Discussion in 'Amps and Cabs [BG]' started by Randy W Lopez, Feb 23, 2004.

  1. Randy W Lopez

    Randy W Lopez Supporting Member

    Oct 19, 2003
    Dearborn Heights, MI
    Endorsing Artist-MESA BOOGIE
    Not exactly sure what type of ohm load I'd be putting on my amp using a 4ohm cab and a 8 ohm cab. I'm using a SWR 900 and from what I understand, 4 ohms is the minimal it will take. What do you all think? Thanks
  2. I would assume that running an 8 ohm and a 4 ohm would not be good for your head since you would be running at more than 4 ohms.
  3. ccbass71

    ccbass71 Supporting Member

    Using 4 ohm and 8 ohm cabinets together would load down the amp at 3.2 ohms. If your amp's minimum rating is 4 ohm you could potentially damage the amp. I have seen people use amps in this situation and there was no problem. BUT I recently saw a guy run two 4 ohm cabs with the amp bridged at 4 ohm and after the show the plastic rack that the amp was in was REALLY hot. If you want to use two cabs, I would suggest going with two 8 ohms or get another amp that can handle 2 ohms.

  4. Electricmayhem


    Dec 18, 2003
    I wish I understood it...

    Just figured out the basic points of resistance...this is too much!
  5. seanm

    seanm I'd kill for a Nobel Peace Prize! Supporting Member

    Feb 19, 2004
    Ottawa, Canada
    Impedance really isn't that hard.

    If the cabs are in series, you just add the impedances. Eg 8 + 8 =
    16. That's why most amps/cabs don't have the speakers in series,
    adding a second cab makes the setup quieter!

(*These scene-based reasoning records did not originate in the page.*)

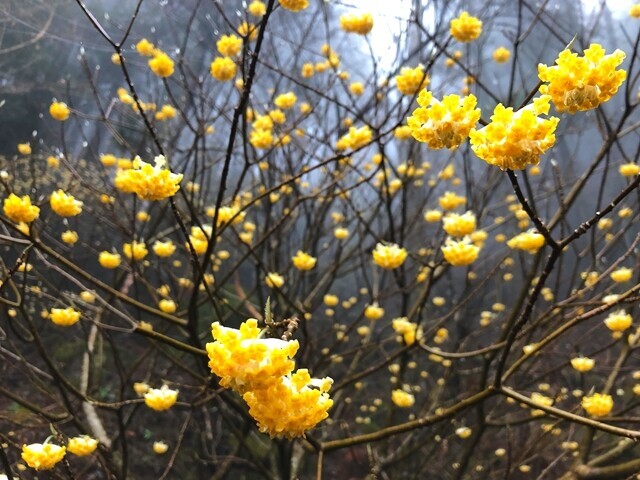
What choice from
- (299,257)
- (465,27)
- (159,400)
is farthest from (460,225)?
(159,400)

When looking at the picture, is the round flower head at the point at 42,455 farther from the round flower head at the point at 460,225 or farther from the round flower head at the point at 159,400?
the round flower head at the point at 460,225

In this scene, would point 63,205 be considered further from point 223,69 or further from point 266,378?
point 266,378

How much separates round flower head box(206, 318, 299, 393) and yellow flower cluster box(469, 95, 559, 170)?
412mm

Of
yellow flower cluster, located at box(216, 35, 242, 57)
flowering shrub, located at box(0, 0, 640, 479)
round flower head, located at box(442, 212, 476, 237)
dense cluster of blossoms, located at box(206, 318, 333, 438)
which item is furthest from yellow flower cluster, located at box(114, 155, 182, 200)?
yellow flower cluster, located at box(216, 35, 242, 57)

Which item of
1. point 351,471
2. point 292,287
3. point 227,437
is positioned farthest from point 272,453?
point 351,471

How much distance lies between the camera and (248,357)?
65cm

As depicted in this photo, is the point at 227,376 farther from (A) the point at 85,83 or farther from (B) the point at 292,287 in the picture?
(A) the point at 85,83

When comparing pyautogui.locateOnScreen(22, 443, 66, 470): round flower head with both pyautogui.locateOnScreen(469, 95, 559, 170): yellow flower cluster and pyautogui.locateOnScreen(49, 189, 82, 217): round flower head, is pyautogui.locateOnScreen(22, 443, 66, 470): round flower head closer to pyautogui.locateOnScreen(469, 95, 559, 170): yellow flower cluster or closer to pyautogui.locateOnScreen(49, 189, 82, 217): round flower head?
pyautogui.locateOnScreen(49, 189, 82, 217): round flower head

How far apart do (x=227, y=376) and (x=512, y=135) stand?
539mm

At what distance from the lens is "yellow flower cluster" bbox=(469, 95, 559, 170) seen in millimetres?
A: 701

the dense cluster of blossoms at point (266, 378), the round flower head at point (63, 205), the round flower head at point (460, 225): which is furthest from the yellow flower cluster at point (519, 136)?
the round flower head at point (63, 205)

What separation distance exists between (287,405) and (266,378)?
0.08 meters

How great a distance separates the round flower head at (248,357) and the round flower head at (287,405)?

    So, most cabs are in parallel. The general case for parallel cabs of
    impedance A and B: (A x B) / (A + B)

    Eg (8 * 4) / (8 + 4) = 32 / 12 = 2.7

    However, for the normal case of two parallel cabs of equal impedance,
    just divide by two.

    A further note: No matter what you do, two cabs in parallel will
    always come out lower than the lowest cab. So if your amp can do a
    minimum of 4 ohms, and you have a 4 ohm cab, you cannot safely add any
    cabs in parallel.
  6. ChenNuts44


    Nov 18, 2001
    Davenport, IA
    Series: R1 + R2 + ... + Rn = Rtotal

    Parallel: 1 / ( 1/R1 + 1/R2 + ... + 1/Rn)
  7. embellisher

    embellisher Holy Ghost filled Bass Player Supporting Member

    Actually, 2.67 ohms, not 3.2
  8. Mattski


    Jan 6, 2003
    Cleveland, OH
    Yep...2.67 Ohms (but I just round to 2.7)
  9. Whappo Grande

    Whappo Grande

    Feb 9, 2002
    Santa Clara, CA.
    Manager: AccuGroove Speakers
    Your SWR 900 will do 400 watts @ 4 Ohms per side or 240 watts per side @ 8 ohms.

    This means that in stereo, you could run your 8 Ohm cab @ 240 watts & your other channel could run @ 4 Ohm with 400.

  10. If I'm right:

    Running in mono, you'll find the 4 ohm cabinet receiving twice the power delivered to the 8 ohm cabinet. This can be used to advantage, making one cabinet louder than another, affecting the final balance.
  11. ccbass71

    ccbass71 Supporting Member

    Oops! You are right it would be 2.67ohms not 3.2. My bad. Either way it still wouldn't work.
  12. Randy W Lopez

    Randy W Lopez Supporting Member

    Oct 19, 2003
    Dearborn Heights, MI
    Endorsing Artist-MESA BOOGIE
    Math :meh: . Not my strong subject.
    I thank everyone for their assistance.
    Let's add to this, if I'm running biamp mode, I assume I'm using 2 different side's of the power amp which each excepting what ohm load I put on it. 1 side 4, the other side 8.
    Problem is the 15 is 8ohm and the 10's are at 4. I assumption is you generally want more power to your lower end, which in actuality will be the opposite.
    But then again, the 10's do have a wider dynamic range then the single 15.
  13. I would say just balance the output of the two power amps until you have a good mix. Or add another eight ohm 15 to your lows. At least you have some options with your amp.